A revisão acadêmica por pares é um sistema profundamente intensivo em recursos, razão pela qual os governos federais, estaduais e locais acostumam subsidiar universidades de pesquisa. Independentemente que sua pesquisa acabe atrás de qualquer paywall, os acadêmicos quase sempre compartilharão livre e avidamente cópias eletrônicas de seus artigos com acadêmicos que não tem acesso institucional ou a capacidade de pagar o preço da inscrição ao serviço. Esse espírito, produto da mistura especial de generosidade e obrigação com nossas comunidades de pesquisa internacional, também visa-se numa número acrescentado de acadêmicos ao redor do globo que apoia modelos de acesso aberto para publicação e compartilhamento de pesquisa acadêmica.

E esse é o aspecto mais desconfortante desse acordo de licenciamento. Muitos leitores do JLACS concordariam que, em um mundo ideal, a pesquisa acadêmica básica seria subsidiada publicamente, e os resultados estariam disponíveis livre e publicamente para todos, sem obstáculos.

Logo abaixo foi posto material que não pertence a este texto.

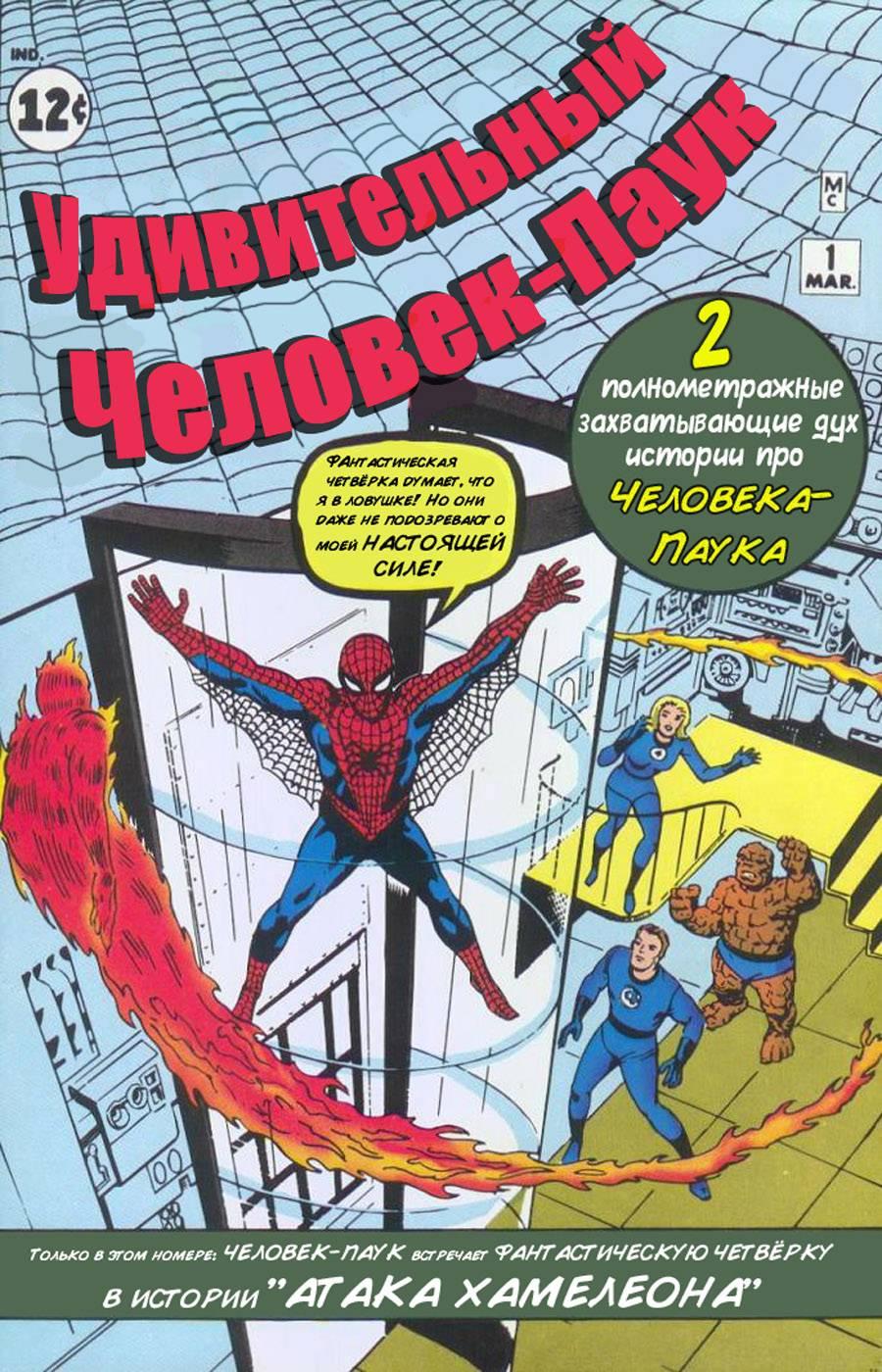 Удивительный Человек-паук №1 онлайн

No entanto, nesse mundo ideal de acesso aberto não haveria obstáculo algum contra que desenvolvedores de IA continuarem seu descarte em massa desse conteúdo de acesso aberto para treinar seus algoritmos (embora modelos de licençamento aberto como as licenças Creative Commons permitam differenciar entre o uso comercial e o não comercial). Em um cenário de acesso aberto verdadeiro e universal, acordos de licenciamento como o referenciado aqui entre T&F e Microsoft seriam redundantes e irrelevantes, ou talvez interpretados como uma gorjeta paga pelos desenvolvedores de IA aos artesãos produtores da boa e clásica inteligência não artificial.

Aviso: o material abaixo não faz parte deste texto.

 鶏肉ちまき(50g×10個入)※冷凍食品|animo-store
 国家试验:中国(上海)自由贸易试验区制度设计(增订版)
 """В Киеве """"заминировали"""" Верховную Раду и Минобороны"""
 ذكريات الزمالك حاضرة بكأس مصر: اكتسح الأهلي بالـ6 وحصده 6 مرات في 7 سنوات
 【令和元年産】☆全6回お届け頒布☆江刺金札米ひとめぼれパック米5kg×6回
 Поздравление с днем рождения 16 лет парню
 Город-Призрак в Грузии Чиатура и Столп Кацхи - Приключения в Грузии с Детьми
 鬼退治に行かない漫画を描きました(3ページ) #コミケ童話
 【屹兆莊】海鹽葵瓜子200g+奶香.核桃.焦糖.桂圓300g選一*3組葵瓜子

Mas a verdadeira hipocrisia do acordo é que os grandes conglomerados de editoras acadêmicas que agora buscam licenciar nossos dados de pesquisa para treinar tecno-sistemas de IA generativa recentemente adotaram uma estratégia de “terra queimada” contra qualquer proposta de liberação ou acesso público livre à pesquisa que publicamos em seus periódicos. Todos nós nos lembramos quando o outro gigante de periódicos acadêmicos, a Elsevier, usou uma mistura de ameaças legais (Taylor 2013), ações judiciais (Cushing 2015) e aquisições corporativas (Masnick 2016) para negar tentativas de pesquisadores e autores de compartilhar suas próprias publicações de pesquisa. Acadêmicos ficaram indignados, e meu próprio sistema universitário, a Universidade da Califórnia, cancelou seu contrato multimilionário com a Elsevier (Fox 2019) já que a empresa recusou-se a se conciliar com a política da Universidade da Califórnia de que seu corpo docente disponibilizasse nossa pesquisa para um público global. Muitas outras universidades de pesquisa seguiram o exemplo da UC e, como Cory Doctorow relatou há apenas algumas semanas, as bibliotecas universitárias estão prosperando sem a Elsevier (Doctorow 2024).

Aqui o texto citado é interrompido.